Il y a enfin le droit administratif. Nous appelons ainsi l’ensemble des règles qui déterminent d’abord les fonctions de l’organe central et leurs rapports, ensuite celles des organes qui sont immédiatement subordonnés au précédent, leurs relations les unes avec les autres, avec les premiers et avec les fonctions diffuses de la société. Si nous continuons à emprunter à la biologie un langage qui, pour être métaphorique, n’en est pas moins commode, nous dirons qu’elles réglementent la façon dont fonctionne le système cérébro-spinal de l’organisme social. C’est ce système que dans la langue courante on désigne sous le nom d’État.

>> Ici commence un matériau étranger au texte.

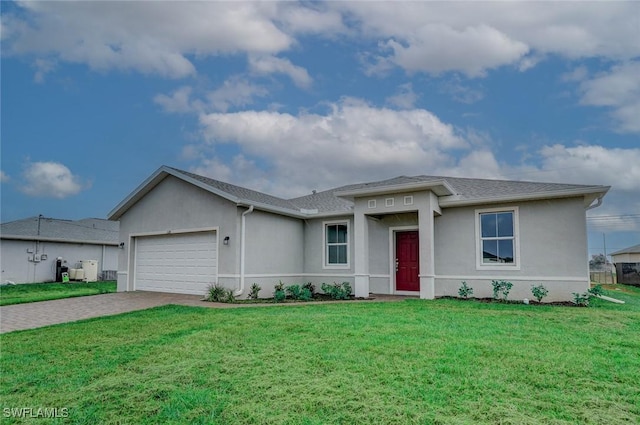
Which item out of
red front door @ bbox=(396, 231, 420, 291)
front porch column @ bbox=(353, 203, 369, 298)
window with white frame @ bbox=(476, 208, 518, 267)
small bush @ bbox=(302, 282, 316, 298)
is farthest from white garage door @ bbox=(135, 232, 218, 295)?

Que l’action sociale qui s’exprime sous cette forme soit de nature positive, c’est ce qui n’est pas contesté. En effet, elle a pour objet de fixer de quelle manière doivent coopérer ces fonctions spéciales. Même, à certains égards, elle impose la coopération : car ces divers organes ne peuvent être entretenus qu’au moyen de contributions qui sont exigées impérativement de chaque citoyen. Mais, suivant M. Spencer, cet appareil régulateur irait en régressant à mesure que le type industriel se dégage du type militaire, et finalement les fonctions de l’État seraient destinées à se réduire à la seule administration de la justice.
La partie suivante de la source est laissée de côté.